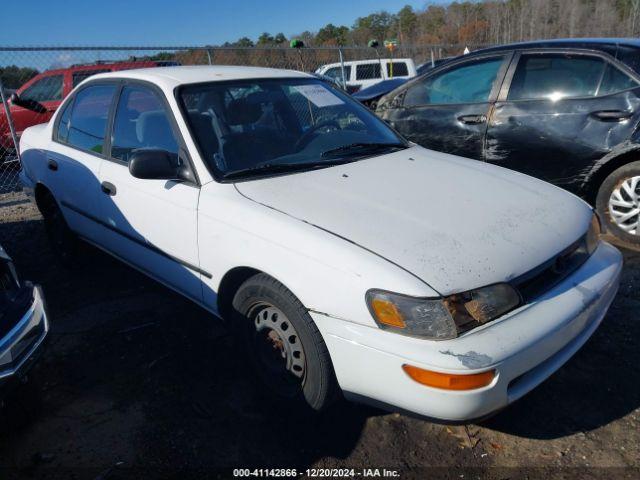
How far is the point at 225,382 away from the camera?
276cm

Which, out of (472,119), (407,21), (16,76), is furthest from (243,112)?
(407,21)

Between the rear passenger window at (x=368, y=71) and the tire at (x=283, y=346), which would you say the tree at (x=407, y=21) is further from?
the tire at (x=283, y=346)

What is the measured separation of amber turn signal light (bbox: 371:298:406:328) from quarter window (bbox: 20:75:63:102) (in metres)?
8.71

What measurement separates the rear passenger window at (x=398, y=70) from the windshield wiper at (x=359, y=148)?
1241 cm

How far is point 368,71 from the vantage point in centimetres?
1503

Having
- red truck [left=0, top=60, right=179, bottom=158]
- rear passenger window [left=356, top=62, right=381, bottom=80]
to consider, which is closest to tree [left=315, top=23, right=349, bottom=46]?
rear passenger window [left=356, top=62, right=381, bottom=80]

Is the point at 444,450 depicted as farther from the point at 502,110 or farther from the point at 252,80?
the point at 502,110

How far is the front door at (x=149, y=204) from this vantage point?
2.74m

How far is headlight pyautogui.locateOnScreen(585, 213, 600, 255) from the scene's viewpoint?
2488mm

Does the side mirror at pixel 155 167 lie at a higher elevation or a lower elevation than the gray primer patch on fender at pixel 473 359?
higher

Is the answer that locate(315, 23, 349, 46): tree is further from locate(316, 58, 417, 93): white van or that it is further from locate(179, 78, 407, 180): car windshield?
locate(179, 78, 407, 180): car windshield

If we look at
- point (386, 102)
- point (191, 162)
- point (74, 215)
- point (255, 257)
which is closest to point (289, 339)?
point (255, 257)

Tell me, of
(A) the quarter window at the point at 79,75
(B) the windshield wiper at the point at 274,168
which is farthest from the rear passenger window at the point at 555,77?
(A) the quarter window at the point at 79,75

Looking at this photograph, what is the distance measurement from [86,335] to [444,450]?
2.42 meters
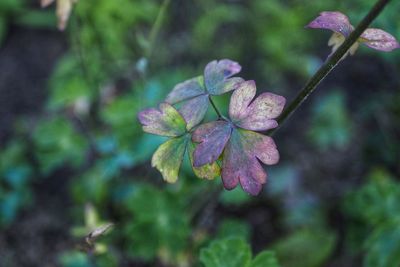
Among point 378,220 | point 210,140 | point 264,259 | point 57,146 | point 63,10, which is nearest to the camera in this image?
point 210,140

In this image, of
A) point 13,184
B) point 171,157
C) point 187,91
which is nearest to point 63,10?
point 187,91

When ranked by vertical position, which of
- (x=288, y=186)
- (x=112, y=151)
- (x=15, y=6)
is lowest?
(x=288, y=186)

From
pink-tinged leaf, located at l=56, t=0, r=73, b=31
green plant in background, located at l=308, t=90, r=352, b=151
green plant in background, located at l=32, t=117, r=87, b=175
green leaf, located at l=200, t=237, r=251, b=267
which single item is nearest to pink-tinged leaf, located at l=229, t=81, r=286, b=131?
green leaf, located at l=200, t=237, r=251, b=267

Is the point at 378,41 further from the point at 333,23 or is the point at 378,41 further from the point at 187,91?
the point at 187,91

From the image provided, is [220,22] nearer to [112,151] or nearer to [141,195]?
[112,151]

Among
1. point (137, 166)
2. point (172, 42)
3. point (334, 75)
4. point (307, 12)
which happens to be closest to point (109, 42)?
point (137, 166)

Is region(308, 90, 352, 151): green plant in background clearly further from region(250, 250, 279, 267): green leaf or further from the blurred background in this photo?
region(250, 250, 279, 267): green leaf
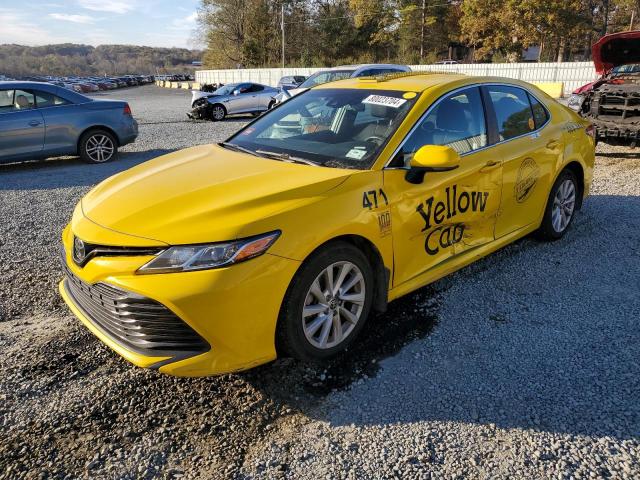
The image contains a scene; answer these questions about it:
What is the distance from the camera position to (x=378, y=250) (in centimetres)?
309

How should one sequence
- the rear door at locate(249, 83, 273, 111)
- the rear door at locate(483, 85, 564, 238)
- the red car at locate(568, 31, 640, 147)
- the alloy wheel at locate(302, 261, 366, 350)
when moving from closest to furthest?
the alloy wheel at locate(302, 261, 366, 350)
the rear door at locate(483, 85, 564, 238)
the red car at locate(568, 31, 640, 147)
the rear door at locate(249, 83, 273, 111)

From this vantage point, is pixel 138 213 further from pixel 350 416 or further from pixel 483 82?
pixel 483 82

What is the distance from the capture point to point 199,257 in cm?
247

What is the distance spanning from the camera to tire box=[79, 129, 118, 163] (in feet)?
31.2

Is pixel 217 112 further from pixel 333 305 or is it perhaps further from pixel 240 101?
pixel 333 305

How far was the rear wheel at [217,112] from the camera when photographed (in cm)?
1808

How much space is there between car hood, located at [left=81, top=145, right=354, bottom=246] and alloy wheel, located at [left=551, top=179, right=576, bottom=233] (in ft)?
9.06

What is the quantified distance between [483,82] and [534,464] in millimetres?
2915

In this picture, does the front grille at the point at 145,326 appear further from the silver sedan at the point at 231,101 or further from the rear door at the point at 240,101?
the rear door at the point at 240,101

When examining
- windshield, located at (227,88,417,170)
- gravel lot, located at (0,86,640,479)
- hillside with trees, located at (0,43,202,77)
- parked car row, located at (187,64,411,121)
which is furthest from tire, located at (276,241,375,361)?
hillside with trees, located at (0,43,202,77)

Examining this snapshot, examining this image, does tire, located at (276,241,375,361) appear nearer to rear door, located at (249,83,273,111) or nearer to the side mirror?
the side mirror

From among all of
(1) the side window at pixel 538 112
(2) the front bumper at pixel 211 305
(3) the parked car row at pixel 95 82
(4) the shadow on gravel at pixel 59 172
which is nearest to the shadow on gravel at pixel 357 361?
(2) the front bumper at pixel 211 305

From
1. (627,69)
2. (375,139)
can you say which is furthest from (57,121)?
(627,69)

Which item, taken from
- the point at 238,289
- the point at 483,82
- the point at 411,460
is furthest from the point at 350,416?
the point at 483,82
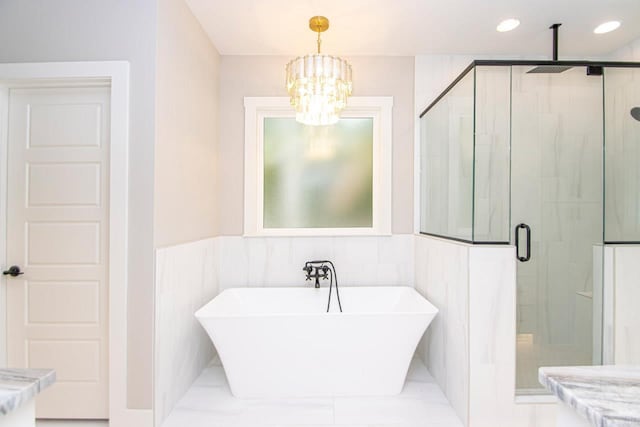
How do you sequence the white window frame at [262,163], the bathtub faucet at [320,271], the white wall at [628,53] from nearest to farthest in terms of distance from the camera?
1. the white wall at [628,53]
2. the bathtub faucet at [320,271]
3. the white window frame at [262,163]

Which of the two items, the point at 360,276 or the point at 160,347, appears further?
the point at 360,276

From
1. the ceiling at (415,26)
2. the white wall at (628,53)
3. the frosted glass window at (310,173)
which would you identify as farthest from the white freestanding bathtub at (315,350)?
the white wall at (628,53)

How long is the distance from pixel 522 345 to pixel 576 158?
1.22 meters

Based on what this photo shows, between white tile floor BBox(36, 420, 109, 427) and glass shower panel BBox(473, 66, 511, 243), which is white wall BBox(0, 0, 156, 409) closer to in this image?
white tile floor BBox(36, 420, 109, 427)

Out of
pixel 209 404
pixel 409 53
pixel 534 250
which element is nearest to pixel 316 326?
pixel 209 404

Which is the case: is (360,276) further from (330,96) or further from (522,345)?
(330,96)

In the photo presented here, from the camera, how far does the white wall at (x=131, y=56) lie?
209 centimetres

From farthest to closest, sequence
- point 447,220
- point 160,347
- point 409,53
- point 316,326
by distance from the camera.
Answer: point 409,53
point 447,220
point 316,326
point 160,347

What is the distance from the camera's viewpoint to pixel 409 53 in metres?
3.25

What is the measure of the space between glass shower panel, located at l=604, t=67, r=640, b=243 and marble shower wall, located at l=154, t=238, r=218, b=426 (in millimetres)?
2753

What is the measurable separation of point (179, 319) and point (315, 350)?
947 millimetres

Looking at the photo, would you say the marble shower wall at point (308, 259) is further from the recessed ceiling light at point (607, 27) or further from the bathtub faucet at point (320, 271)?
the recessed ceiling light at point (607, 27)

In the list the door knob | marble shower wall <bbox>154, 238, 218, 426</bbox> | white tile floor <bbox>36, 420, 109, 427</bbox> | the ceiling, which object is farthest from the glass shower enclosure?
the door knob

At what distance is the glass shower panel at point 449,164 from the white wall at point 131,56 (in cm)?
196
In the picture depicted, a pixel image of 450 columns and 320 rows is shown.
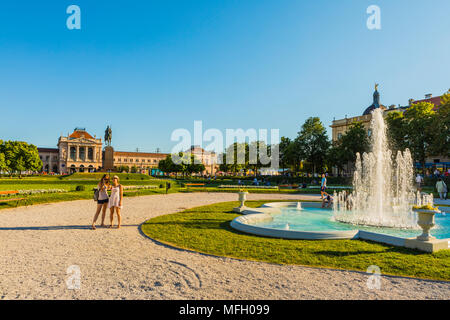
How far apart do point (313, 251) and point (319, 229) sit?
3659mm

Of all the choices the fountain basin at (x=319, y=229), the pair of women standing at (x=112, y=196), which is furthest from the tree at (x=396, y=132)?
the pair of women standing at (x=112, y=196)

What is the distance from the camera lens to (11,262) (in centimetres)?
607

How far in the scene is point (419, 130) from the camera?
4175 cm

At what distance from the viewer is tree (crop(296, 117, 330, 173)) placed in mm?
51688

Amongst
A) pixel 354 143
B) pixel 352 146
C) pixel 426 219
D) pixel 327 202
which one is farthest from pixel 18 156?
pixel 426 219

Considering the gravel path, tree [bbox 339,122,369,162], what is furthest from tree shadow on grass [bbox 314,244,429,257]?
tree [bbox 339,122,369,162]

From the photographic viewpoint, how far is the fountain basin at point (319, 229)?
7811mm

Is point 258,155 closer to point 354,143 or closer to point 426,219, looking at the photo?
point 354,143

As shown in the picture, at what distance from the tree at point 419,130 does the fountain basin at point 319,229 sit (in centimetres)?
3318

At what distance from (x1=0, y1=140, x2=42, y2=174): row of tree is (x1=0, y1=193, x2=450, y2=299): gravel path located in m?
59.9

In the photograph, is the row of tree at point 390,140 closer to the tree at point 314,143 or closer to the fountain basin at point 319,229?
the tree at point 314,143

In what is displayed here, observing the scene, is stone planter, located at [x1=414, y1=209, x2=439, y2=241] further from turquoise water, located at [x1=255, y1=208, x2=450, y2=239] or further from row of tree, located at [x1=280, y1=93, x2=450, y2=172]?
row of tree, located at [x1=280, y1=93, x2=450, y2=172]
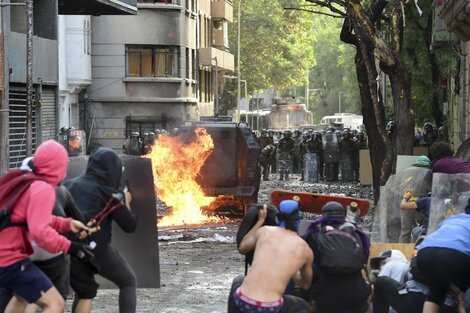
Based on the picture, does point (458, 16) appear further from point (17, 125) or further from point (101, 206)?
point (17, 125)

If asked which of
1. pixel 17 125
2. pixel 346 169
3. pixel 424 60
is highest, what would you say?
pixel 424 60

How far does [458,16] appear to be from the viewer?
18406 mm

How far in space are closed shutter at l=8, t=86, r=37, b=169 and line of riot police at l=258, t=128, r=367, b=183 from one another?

===============

#### [Your instructions]
Please copy the entries above word for word, starting at the line that contains "In the photograph, is" and ending at the last entry, leaving out the pictures.

#### [Response to the exercise]
In the photograph, is the row of tree at point 390,140 closer to the tree at point 314,143 or closer to the fountain basin at point 319,229?
the tree at point 314,143

In what is displayed here, observing the scene, is stone planter, located at [x1=414, y1=209, x2=439, y2=241] further from turquoise water, located at [x1=255, y1=208, x2=450, y2=239] or further from row of tree, located at [x1=280, y1=93, x2=450, y2=172]?
row of tree, located at [x1=280, y1=93, x2=450, y2=172]
Based on the picture, does point (458, 16) appear further from point (17, 125) or further from point (101, 206)?
point (17, 125)

If asked which of
1. pixel 17 125
2. pixel 346 169
3. pixel 424 60
is highest, what would you say?
pixel 424 60

How far does [458,16] appear to be from the viewer?
18406 mm

How far in space are closed shutter at l=8, t=86, r=37, b=169 and line of riot police at l=258, t=128, r=367, b=183 from one another?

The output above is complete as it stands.